Recorde-se que a lei das inelegibilidades (LC 64/1990 - clique aqui) não prevê a hipótese de rejeição de uma candidatura de quem ainda responde a um processo (criminal ou por improbidade administrativa). Processos em andamento não contam com coisa julgada, logo, prepondera o princípio constitucional da presunção de inocência (como bem sublinhou o Min. Celso de Mello, que aduziu: "a legitimidade dos fins, por mais dignos que sejam, não justifica a ilegalidade dos meios". De outro lado, são muitas as condenações de instâncias inferiores que acabam sendo reformadas pelo STF (28%), como bem sublinhou o Min. Lewandowsky.
O risco de hipermoralização do Direito (preponderância da Moral sobre o Direito positivado), como se vê, foi corretamente afastado pelo STF (na ADPF 144). Andou muito bem nossa Corte Suprema, que sopesou os princípios da moralidade, da presunção de inocência e da legalidade, conferindo no caso concreto valor maior a estes últimos.
Está o Congresso Nacional impedido de contemplar outras hipóteses de inelegibilidade, incluindo-se a situação das "fichas-sujas"? Não, pelo que está proclamado no § 9º do art. 14, da CF (com redação dada pela EC 4/1994). Sendo assim, a responsabilidade pela moralização do processo eleitoral brasileiro é, neste ponto, desde logo, do legislador, a quem compete fixar critérios rigorosamente objetivos de inelegibilidade (não podendo legislar de forma vaga, confusa, o que permitiria um juiz aceitar uma coisa e outro não).
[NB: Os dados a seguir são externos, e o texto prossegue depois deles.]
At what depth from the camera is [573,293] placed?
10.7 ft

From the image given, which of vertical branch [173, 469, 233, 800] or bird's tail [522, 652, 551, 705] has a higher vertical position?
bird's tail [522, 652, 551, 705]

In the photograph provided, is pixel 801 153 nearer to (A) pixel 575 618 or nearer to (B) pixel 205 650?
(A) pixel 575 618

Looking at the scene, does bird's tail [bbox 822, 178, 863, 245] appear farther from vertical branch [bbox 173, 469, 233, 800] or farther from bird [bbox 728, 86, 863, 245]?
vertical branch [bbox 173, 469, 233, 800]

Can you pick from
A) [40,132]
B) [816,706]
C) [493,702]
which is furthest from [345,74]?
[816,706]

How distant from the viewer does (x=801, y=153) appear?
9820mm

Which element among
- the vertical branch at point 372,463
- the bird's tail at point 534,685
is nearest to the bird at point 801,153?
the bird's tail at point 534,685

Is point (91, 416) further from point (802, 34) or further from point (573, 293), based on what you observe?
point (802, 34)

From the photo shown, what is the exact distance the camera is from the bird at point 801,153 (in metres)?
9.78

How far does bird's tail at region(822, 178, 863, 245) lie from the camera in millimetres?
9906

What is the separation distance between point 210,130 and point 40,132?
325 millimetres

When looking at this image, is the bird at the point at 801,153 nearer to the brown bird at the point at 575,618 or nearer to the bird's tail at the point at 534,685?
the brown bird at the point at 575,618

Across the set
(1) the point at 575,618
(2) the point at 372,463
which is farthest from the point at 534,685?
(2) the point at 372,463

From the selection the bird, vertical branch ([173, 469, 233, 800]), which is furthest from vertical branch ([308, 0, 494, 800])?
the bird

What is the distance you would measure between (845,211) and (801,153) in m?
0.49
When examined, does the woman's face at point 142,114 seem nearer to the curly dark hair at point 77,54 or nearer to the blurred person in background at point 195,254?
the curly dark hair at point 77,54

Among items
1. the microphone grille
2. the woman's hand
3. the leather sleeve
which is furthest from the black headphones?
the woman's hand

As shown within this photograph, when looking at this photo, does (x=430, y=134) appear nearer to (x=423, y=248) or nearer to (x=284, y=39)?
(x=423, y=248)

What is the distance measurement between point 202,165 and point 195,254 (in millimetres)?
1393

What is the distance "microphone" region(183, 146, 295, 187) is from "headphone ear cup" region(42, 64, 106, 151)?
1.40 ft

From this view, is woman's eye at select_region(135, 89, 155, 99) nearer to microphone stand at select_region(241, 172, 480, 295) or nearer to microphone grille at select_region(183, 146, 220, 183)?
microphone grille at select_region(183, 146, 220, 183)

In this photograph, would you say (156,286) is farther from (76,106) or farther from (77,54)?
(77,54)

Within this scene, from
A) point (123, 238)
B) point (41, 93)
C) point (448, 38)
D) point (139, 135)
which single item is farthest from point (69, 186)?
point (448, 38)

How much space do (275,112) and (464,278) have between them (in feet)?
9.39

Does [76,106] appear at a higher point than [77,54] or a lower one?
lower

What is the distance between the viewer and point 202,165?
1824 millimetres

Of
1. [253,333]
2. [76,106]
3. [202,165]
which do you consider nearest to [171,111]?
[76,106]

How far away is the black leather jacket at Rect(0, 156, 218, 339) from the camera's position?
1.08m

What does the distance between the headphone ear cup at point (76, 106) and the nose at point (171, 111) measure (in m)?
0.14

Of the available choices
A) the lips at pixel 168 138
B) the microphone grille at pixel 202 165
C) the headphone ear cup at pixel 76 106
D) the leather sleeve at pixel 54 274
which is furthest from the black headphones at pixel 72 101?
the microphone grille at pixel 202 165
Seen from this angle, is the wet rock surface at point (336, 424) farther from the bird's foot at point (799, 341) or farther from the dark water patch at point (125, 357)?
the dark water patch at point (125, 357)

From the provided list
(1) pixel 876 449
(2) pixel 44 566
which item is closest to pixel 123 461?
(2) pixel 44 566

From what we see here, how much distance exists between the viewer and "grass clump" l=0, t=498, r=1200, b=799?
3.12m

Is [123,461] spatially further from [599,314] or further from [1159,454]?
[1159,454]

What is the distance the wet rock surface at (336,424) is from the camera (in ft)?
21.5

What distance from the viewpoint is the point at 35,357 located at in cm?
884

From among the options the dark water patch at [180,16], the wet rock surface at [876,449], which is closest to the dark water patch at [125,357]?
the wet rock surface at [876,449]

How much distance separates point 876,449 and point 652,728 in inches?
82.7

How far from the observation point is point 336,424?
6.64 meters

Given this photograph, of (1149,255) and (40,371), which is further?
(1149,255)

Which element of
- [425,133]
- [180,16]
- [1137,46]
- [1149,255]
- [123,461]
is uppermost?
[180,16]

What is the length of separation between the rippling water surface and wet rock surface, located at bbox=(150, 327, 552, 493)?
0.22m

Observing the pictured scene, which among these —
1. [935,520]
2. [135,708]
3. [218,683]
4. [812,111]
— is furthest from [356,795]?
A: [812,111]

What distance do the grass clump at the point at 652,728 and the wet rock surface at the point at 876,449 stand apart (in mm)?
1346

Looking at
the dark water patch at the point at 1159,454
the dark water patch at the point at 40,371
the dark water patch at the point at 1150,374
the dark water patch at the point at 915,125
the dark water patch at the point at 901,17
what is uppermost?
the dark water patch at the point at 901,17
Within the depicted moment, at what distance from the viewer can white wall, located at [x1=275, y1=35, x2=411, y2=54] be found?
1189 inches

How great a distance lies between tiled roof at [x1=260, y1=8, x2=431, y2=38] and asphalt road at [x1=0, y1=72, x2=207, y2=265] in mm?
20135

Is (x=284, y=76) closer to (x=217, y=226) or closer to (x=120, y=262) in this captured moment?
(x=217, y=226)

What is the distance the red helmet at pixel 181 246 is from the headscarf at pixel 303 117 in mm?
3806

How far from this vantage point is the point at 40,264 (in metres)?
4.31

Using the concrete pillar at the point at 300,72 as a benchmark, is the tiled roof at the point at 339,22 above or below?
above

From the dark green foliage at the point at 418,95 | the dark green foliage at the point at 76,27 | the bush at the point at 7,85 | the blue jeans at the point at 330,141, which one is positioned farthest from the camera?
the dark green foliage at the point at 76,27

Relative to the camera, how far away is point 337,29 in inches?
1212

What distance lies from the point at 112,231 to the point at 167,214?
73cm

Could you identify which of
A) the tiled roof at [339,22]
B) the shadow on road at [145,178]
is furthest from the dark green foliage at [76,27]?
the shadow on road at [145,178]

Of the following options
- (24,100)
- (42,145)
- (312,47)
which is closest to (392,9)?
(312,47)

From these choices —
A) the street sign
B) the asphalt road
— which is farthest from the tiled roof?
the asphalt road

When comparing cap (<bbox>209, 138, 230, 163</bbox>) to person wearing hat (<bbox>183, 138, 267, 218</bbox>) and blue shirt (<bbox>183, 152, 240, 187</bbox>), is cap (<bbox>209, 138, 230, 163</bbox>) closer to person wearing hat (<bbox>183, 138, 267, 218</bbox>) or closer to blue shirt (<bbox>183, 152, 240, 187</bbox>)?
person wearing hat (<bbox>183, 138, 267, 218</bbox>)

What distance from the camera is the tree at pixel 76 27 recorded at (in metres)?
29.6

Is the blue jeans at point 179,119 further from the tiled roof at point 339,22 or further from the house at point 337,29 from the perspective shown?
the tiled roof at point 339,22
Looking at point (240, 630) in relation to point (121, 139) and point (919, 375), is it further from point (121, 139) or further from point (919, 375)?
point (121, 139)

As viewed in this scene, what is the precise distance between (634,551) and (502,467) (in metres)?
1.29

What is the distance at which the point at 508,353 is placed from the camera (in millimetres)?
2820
Claro que os partidos políticos também podem cumprir relevante papel de filtragem e que a Justiça Eleitoral, o mais pronto possível, deve se aparelhar para poder divulgar os processos em andamento de todos os candidatos. Mas enquanto nada disso acontece, cabe mesmo à população brasileira a escolha entre a conivência com o político corrupto e a limpeza ética.